Bobby Moseley

Personal information
- Date of birth: 7 March 1996 (age 29)
- Place of birth: Birmingham, England
- Height: 5 ft 10 in (1.78 m)
- Position(s): Left back, Midfielder

Youth career
- 2010–2012: Coventry City
- 2012–2014: Birmingham City

Senior career*
- Years: Team / Apps / (Gls)
- 2015–2016: Stoke City / 0 / (0)
- 2016: → San Antonio FC (loan) / 11 / (0)
- 2016: Solihull Moors / 2 / (0)
- 2016–2017: Southport / 5 / (0)
- 2017: Gloucester City / 5 / (0)

International career
- Republic of Ireland U16 / 4 / (0)
- Republic of Ireland U17 / 8 / (0)
- Republic of Ireland U19 / 13 / (0)

= Bobby Moseley =

Irish footballer (born 1996)

Bobby Moseley (born 7 March 1996) is an Irish footballer who is retired and now owner of football agency Complete Sports Group.

==Career==
Moseley began his career playing in the youth teams at Coventry City and then Birmingham City. In July 2015, Moseley joined Stoke City and played in a pre-season friendly against Porto on 2 August 2015. In March 2016, Moseley joined United Soccer League side San Antonio FC on loan. He was released by Stoke at the end of the 2015–16 season.

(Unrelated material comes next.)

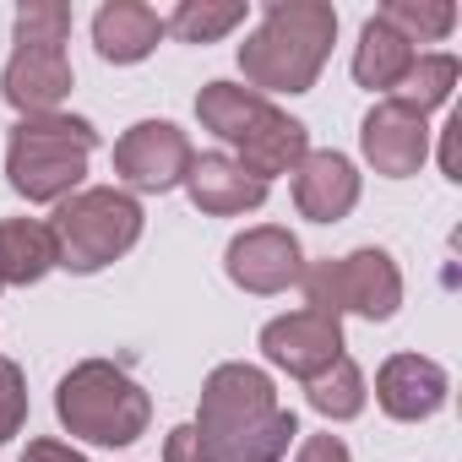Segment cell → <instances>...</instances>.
<instances>
[{"label":"cell","mask_w":462,"mask_h":462,"mask_svg":"<svg viewBox=\"0 0 462 462\" xmlns=\"http://www.w3.org/2000/svg\"><path fill=\"white\" fill-rule=\"evenodd\" d=\"M245 12H251L245 0H180L163 28L185 44H217L223 33H235L245 23Z\"/></svg>","instance_id":"20"},{"label":"cell","mask_w":462,"mask_h":462,"mask_svg":"<svg viewBox=\"0 0 462 462\" xmlns=\"http://www.w3.org/2000/svg\"><path fill=\"white\" fill-rule=\"evenodd\" d=\"M359 147H365V163L386 180H408L424 169L430 158V120L419 109H408L402 98H381L365 125H359Z\"/></svg>","instance_id":"11"},{"label":"cell","mask_w":462,"mask_h":462,"mask_svg":"<svg viewBox=\"0 0 462 462\" xmlns=\"http://www.w3.org/2000/svg\"><path fill=\"white\" fill-rule=\"evenodd\" d=\"M337 39V12L327 0H273L262 28L240 44V71L251 93H310Z\"/></svg>","instance_id":"2"},{"label":"cell","mask_w":462,"mask_h":462,"mask_svg":"<svg viewBox=\"0 0 462 462\" xmlns=\"http://www.w3.org/2000/svg\"><path fill=\"white\" fill-rule=\"evenodd\" d=\"M71 60L66 50H33V44H17V55L6 60V77H0V93H6L12 109L23 115H55L60 98L71 93Z\"/></svg>","instance_id":"13"},{"label":"cell","mask_w":462,"mask_h":462,"mask_svg":"<svg viewBox=\"0 0 462 462\" xmlns=\"http://www.w3.org/2000/svg\"><path fill=\"white\" fill-rule=\"evenodd\" d=\"M23 424H28V381H23V365L0 359V446H6Z\"/></svg>","instance_id":"24"},{"label":"cell","mask_w":462,"mask_h":462,"mask_svg":"<svg viewBox=\"0 0 462 462\" xmlns=\"http://www.w3.org/2000/svg\"><path fill=\"white\" fill-rule=\"evenodd\" d=\"M66 39H71V6H60V0H28V6H17V44L66 50Z\"/></svg>","instance_id":"23"},{"label":"cell","mask_w":462,"mask_h":462,"mask_svg":"<svg viewBox=\"0 0 462 462\" xmlns=\"http://www.w3.org/2000/svg\"><path fill=\"white\" fill-rule=\"evenodd\" d=\"M98 147V125L82 115H23L6 142V180L23 201H50L60 207L66 196L82 190L88 152Z\"/></svg>","instance_id":"4"},{"label":"cell","mask_w":462,"mask_h":462,"mask_svg":"<svg viewBox=\"0 0 462 462\" xmlns=\"http://www.w3.org/2000/svg\"><path fill=\"white\" fill-rule=\"evenodd\" d=\"M0 289H6V283H0Z\"/></svg>","instance_id":"28"},{"label":"cell","mask_w":462,"mask_h":462,"mask_svg":"<svg viewBox=\"0 0 462 462\" xmlns=\"http://www.w3.org/2000/svg\"><path fill=\"white\" fill-rule=\"evenodd\" d=\"M457 77H462V66H457L451 55H419V60H413V71L402 77V88H397L392 98H402L408 109L430 115V109H440V104L451 98Z\"/></svg>","instance_id":"22"},{"label":"cell","mask_w":462,"mask_h":462,"mask_svg":"<svg viewBox=\"0 0 462 462\" xmlns=\"http://www.w3.org/2000/svg\"><path fill=\"white\" fill-rule=\"evenodd\" d=\"M55 273V235L39 217H6L0 223V283H39Z\"/></svg>","instance_id":"18"},{"label":"cell","mask_w":462,"mask_h":462,"mask_svg":"<svg viewBox=\"0 0 462 462\" xmlns=\"http://www.w3.org/2000/svg\"><path fill=\"white\" fill-rule=\"evenodd\" d=\"M163 17L142 0H104L98 17H93V44L109 66H136L163 44Z\"/></svg>","instance_id":"16"},{"label":"cell","mask_w":462,"mask_h":462,"mask_svg":"<svg viewBox=\"0 0 462 462\" xmlns=\"http://www.w3.org/2000/svg\"><path fill=\"white\" fill-rule=\"evenodd\" d=\"M375 17L392 23L413 50H419V44H440V39L457 28V6H451V0H386Z\"/></svg>","instance_id":"21"},{"label":"cell","mask_w":462,"mask_h":462,"mask_svg":"<svg viewBox=\"0 0 462 462\" xmlns=\"http://www.w3.org/2000/svg\"><path fill=\"white\" fill-rule=\"evenodd\" d=\"M305 397H310V408H316L321 419L348 424V419H359V413H365L370 386H365V370L343 354V359H337V365H327L316 381H305Z\"/></svg>","instance_id":"19"},{"label":"cell","mask_w":462,"mask_h":462,"mask_svg":"<svg viewBox=\"0 0 462 462\" xmlns=\"http://www.w3.org/2000/svg\"><path fill=\"white\" fill-rule=\"evenodd\" d=\"M55 413L93 446H131L152 424V397L109 359H82L55 386Z\"/></svg>","instance_id":"5"},{"label":"cell","mask_w":462,"mask_h":462,"mask_svg":"<svg viewBox=\"0 0 462 462\" xmlns=\"http://www.w3.org/2000/svg\"><path fill=\"white\" fill-rule=\"evenodd\" d=\"M196 120L217 142L235 147L228 158L240 169H251L262 185H273L278 174H294L310 152V131L294 115H283L273 98H262L240 82H207L196 93Z\"/></svg>","instance_id":"3"},{"label":"cell","mask_w":462,"mask_h":462,"mask_svg":"<svg viewBox=\"0 0 462 462\" xmlns=\"http://www.w3.org/2000/svg\"><path fill=\"white\" fill-rule=\"evenodd\" d=\"M294 462H354V457H348V446L337 435H305Z\"/></svg>","instance_id":"26"},{"label":"cell","mask_w":462,"mask_h":462,"mask_svg":"<svg viewBox=\"0 0 462 462\" xmlns=\"http://www.w3.org/2000/svg\"><path fill=\"white\" fill-rule=\"evenodd\" d=\"M451 397V375L424 359V354H392L375 375V402L386 419L397 424H419V419H435Z\"/></svg>","instance_id":"12"},{"label":"cell","mask_w":462,"mask_h":462,"mask_svg":"<svg viewBox=\"0 0 462 462\" xmlns=\"http://www.w3.org/2000/svg\"><path fill=\"white\" fill-rule=\"evenodd\" d=\"M294 207L310 223H337L359 207V169L343 152H305V163L294 169Z\"/></svg>","instance_id":"14"},{"label":"cell","mask_w":462,"mask_h":462,"mask_svg":"<svg viewBox=\"0 0 462 462\" xmlns=\"http://www.w3.org/2000/svg\"><path fill=\"white\" fill-rule=\"evenodd\" d=\"M413 60H419V50L392 23L370 17L359 28V44H354V82L370 88V93H392V88H402V77L413 71Z\"/></svg>","instance_id":"17"},{"label":"cell","mask_w":462,"mask_h":462,"mask_svg":"<svg viewBox=\"0 0 462 462\" xmlns=\"http://www.w3.org/2000/svg\"><path fill=\"white\" fill-rule=\"evenodd\" d=\"M50 235H55V267L82 278L104 273L142 240V201L120 185H88L55 207Z\"/></svg>","instance_id":"6"},{"label":"cell","mask_w":462,"mask_h":462,"mask_svg":"<svg viewBox=\"0 0 462 462\" xmlns=\"http://www.w3.org/2000/svg\"><path fill=\"white\" fill-rule=\"evenodd\" d=\"M17 462H88V457H82L77 446H66V440H55V435H44V440H28Z\"/></svg>","instance_id":"27"},{"label":"cell","mask_w":462,"mask_h":462,"mask_svg":"<svg viewBox=\"0 0 462 462\" xmlns=\"http://www.w3.org/2000/svg\"><path fill=\"white\" fill-rule=\"evenodd\" d=\"M262 354L267 365L289 370L294 381H316L327 365L343 359V321L321 310H289L262 327Z\"/></svg>","instance_id":"10"},{"label":"cell","mask_w":462,"mask_h":462,"mask_svg":"<svg viewBox=\"0 0 462 462\" xmlns=\"http://www.w3.org/2000/svg\"><path fill=\"white\" fill-rule=\"evenodd\" d=\"M190 136L169 120H136L120 142H115V174L131 185V190H147V196H163L174 185H185L190 174Z\"/></svg>","instance_id":"8"},{"label":"cell","mask_w":462,"mask_h":462,"mask_svg":"<svg viewBox=\"0 0 462 462\" xmlns=\"http://www.w3.org/2000/svg\"><path fill=\"white\" fill-rule=\"evenodd\" d=\"M300 283H305V310H321V316H337V321L348 310L365 316V321H392L397 305H402V273L381 245L316 262Z\"/></svg>","instance_id":"7"},{"label":"cell","mask_w":462,"mask_h":462,"mask_svg":"<svg viewBox=\"0 0 462 462\" xmlns=\"http://www.w3.org/2000/svg\"><path fill=\"white\" fill-rule=\"evenodd\" d=\"M223 273L245 294H283V289H294L305 278V251H300V240L289 235V228L256 223V228H245V235L228 240Z\"/></svg>","instance_id":"9"},{"label":"cell","mask_w":462,"mask_h":462,"mask_svg":"<svg viewBox=\"0 0 462 462\" xmlns=\"http://www.w3.org/2000/svg\"><path fill=\"white\" fill-rule=\"evenodd\" d=\"M163 462H223V457H217V446H212L196 424H180V430H169V440H163Z\"/></svg>","instance_id":"25"},{"label":"cell","mask_w":462,"mask_h":462,"mask_svg":"<svg viewBox=\"0 0 462 462\" xmlns=\"http://www.w3.org/2000/svg\"><path fill=\"white\" fill-rule=\"evenodd\" d=\"M223 462H278L300 440L294 408L278 402V386L256 365H217L201 381V408L190 419Z\"/></svg>","instance_id":"1"},{"label":"cell","mask_w":462,"mask_h":462,"mask_svg":"<svg viewBox=\"0 0 462 462\" xmlns=\"http://www.w3.org/2000/svg\"><path fill=\"white\" fill-rule=\"evenodd\" d=\"M185 190L190 201L207 212V217H240V212H256L267 201V185L240 169L228 152H201L190 158V174H185Z\"/></svg>","instance_id":"15"}]
</instances>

In July 2016, Moseley signed for National League side Solihull Moors. His stay at Solihull was brief as he joined Southport on a short-term contract on 12 September 2016. He joined Gloucester City on 4 February 2017.

==International career==
Moseley has featured in 25 matches at Republic Of Ireland youth level. Appearing in both the U17 and U19 UEFA European Championships.